Local areas should be able to decide how to spend the replacement to EU funding after Brexit, according to a new report from leading think tank IPPR.

European structural funding, currently worth around £1.2 billion a year to the UK, is due to be replaced by a ‘Shared Prosperity Fund’ after the UK leaves the EU. But 30 days before the Brexit deadline, the Government is yet to set out how the new fund will work.

The report argues that powers over the funding should be devolved to combined authorities and that residents should have a direct say in how the funds are used. The UK is highly centralised and its economy is geographically imbalanced. Residents’ panels – made up of a representative sample of the population – could better inform regional spending decisions and give more control to local people, IPPR says.

The report says that giving local government and communities more powers over the use of regional funds will strengthen local democracy, reduce bureaucracy and improve spending decisions.

It proposes drawing on recently-developed ways to engage with communities.
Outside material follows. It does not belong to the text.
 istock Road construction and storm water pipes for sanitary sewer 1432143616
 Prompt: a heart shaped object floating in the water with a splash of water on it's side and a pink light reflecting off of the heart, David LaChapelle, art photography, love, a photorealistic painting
These include Poverty Truth Commissions, which brings together local decision makers and people with direct experience of poverty, and citizens’ juries, which allow communities to deliberate and decide on local issues.

The report also argues that the basis on which EU funding is distributed between different regions of the UK should be rethought. Under the current system, funding is targeted on regions with the lowest GDP per head. But IPPR says a more holistic approach is needed.